§ Assigned task
Look through the entries below for the line with "凱蒂貓~HELLO KITTY iPhone5手機殼-點心店" and the line with "В Москве появился", then give again exactly those two lines and all lines between them, minus the pictures.
BEGIN
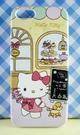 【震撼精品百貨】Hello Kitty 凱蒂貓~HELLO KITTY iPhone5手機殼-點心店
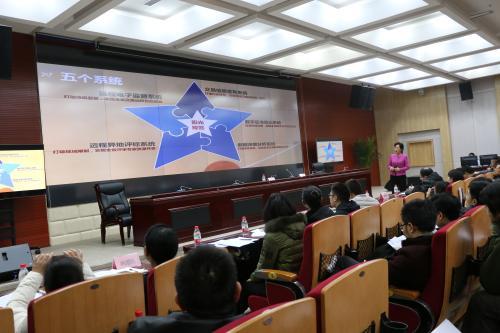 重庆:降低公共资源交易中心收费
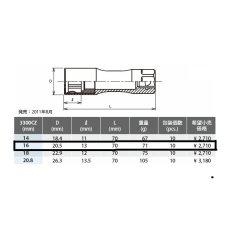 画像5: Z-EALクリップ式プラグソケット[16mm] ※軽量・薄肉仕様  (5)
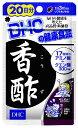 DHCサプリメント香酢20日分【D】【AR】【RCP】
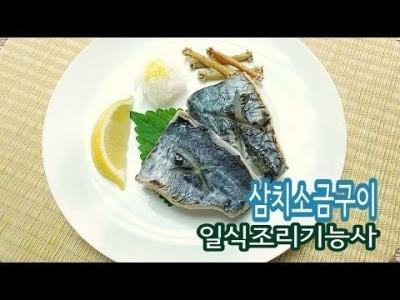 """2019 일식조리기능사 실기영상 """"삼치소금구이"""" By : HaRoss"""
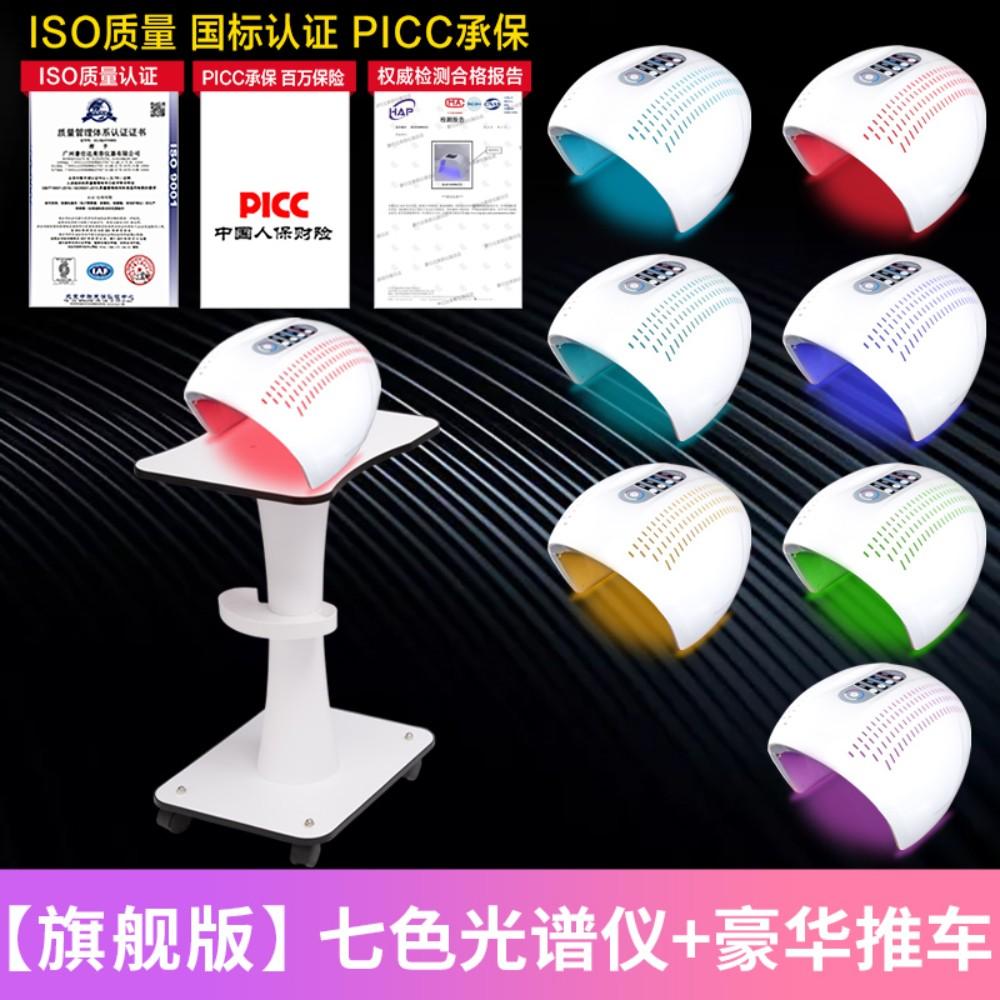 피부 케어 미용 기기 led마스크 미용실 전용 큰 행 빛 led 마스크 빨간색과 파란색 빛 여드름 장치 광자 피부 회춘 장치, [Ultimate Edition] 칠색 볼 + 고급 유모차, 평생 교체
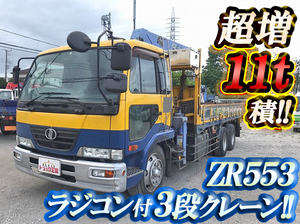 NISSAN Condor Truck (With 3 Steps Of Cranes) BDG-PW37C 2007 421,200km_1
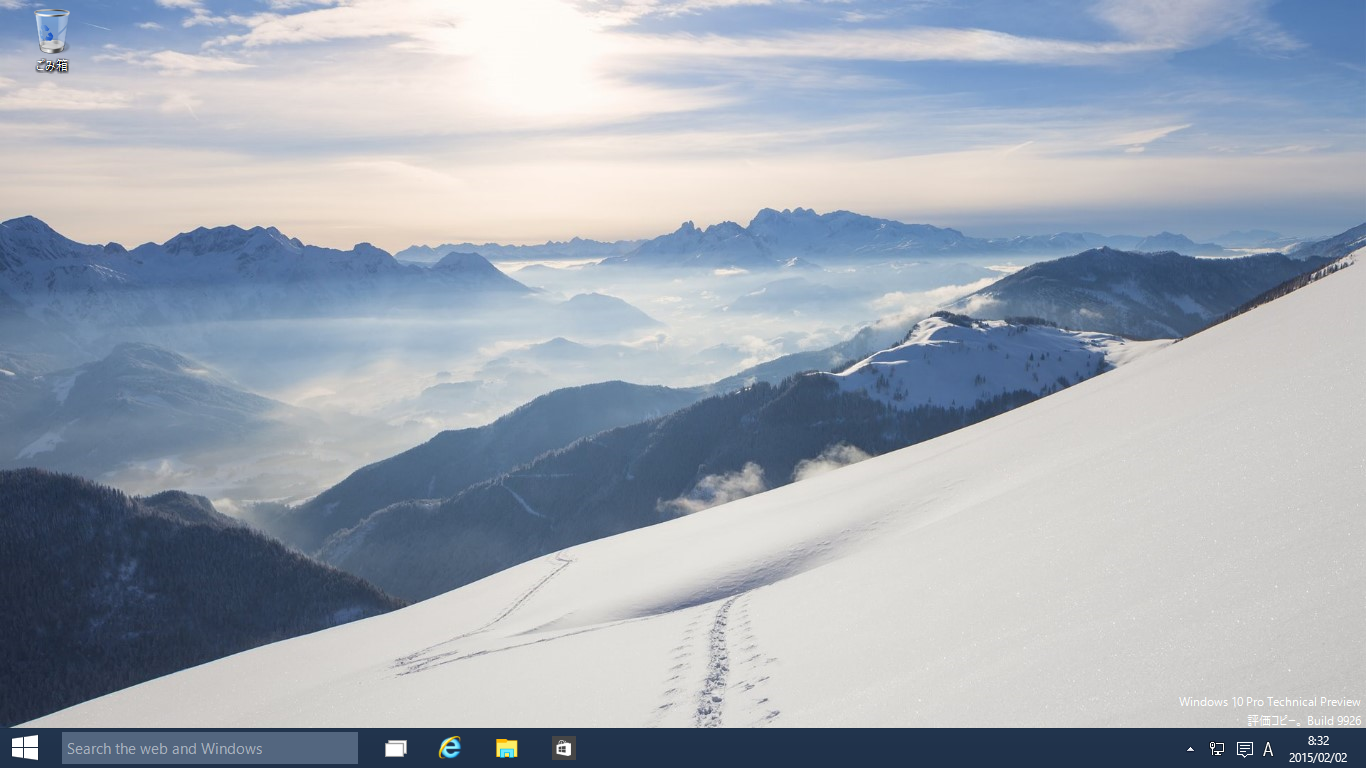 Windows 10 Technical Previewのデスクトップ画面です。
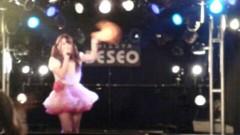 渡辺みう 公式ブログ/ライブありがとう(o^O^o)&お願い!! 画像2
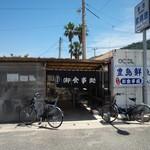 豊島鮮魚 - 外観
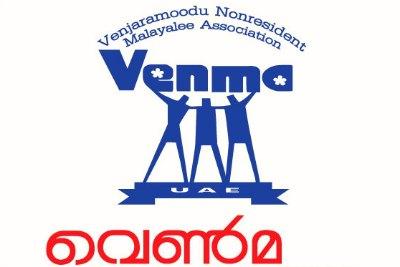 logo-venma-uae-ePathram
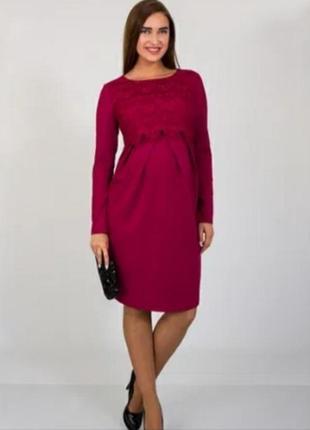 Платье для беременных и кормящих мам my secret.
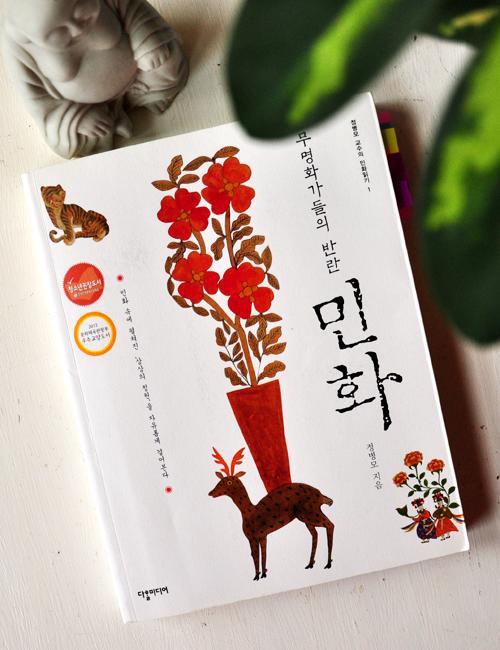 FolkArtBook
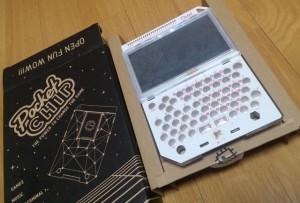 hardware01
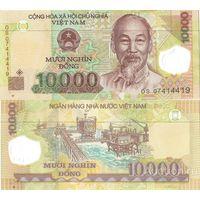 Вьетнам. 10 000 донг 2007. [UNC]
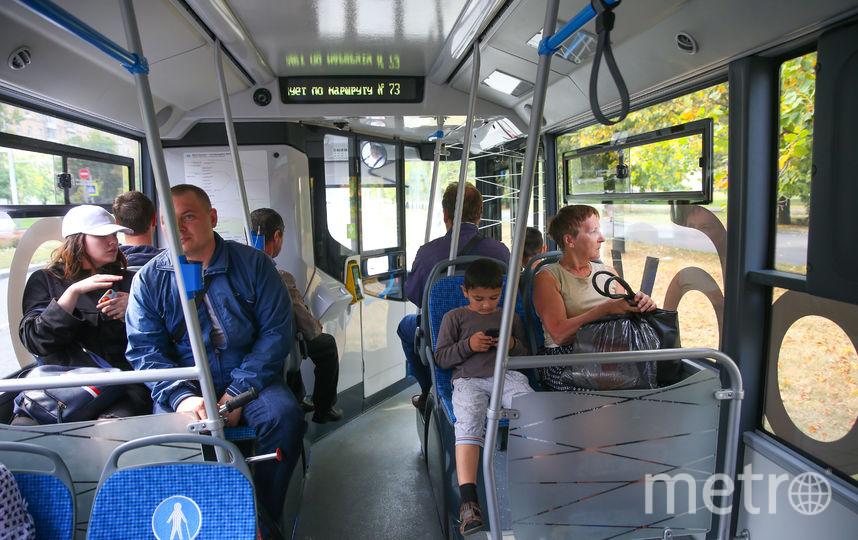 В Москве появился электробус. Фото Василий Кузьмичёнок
END
BEGIN
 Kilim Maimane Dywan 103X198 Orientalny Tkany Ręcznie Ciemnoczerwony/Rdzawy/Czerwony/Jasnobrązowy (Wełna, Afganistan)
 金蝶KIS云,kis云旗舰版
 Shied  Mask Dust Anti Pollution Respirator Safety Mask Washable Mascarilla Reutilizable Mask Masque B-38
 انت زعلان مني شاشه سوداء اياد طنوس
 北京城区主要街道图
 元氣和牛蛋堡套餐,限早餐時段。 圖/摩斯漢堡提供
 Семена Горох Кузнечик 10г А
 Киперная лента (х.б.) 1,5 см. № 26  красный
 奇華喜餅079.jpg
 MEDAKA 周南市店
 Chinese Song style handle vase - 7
END
BEGIN
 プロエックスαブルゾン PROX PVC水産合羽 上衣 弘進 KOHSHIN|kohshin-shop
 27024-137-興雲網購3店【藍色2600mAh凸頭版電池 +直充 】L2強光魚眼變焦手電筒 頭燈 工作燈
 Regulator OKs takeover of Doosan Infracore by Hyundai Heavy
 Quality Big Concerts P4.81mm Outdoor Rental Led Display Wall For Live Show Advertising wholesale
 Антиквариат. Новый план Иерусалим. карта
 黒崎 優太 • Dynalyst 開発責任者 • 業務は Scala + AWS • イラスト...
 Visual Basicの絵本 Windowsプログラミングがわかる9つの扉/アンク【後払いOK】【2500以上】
END
§ Finished task
 【震撼精品百貨】Hello Kitty 凱蒂貓~HELLO KITTY iPhone5手機殼-點心店
 重庆:降低公共资源交易中心收费
 画像5: Z-EALクリップ式プラグソケット[16mm] ※軽量・薄肉仕様  (5)
 DHCサプリメント香酢20日分【D】【AR】【RCP】
 """2019 일식조리기능사 실기영상 """"삼치소금구이"""" By : HaRoss"""
 피부 케어 미용 기기 led마스크 미용실 전용 큰 행 빛 led 마스크 빨간색과 파란색 빛 여드름 장치 광자 피부 회춘 장치, [Ultimate Edition] 칠색 볼 + 고급 유모차, 평생 교체
 NISSAN Condor Truck (With 3 Steps Of Cranes) BDG-PW37C 2007 421,200km_1
 Windows 10 Technical Previewのデスクトップ画面です。
 渡辺みう 公式ブログ/ライブありがとう(o^O^o)&お願い!! 画像2
 豊島鮮魚 - 外観
 logo-venma-uae-ePathram
 Платье для беременных и кормящих мам my secret.
 FolkArtBook
 hardware01
 Вьетнам. 10 000 донг 2007. [UNC]
 В Москве появился электробус. Фото Василий Кузьмичёнок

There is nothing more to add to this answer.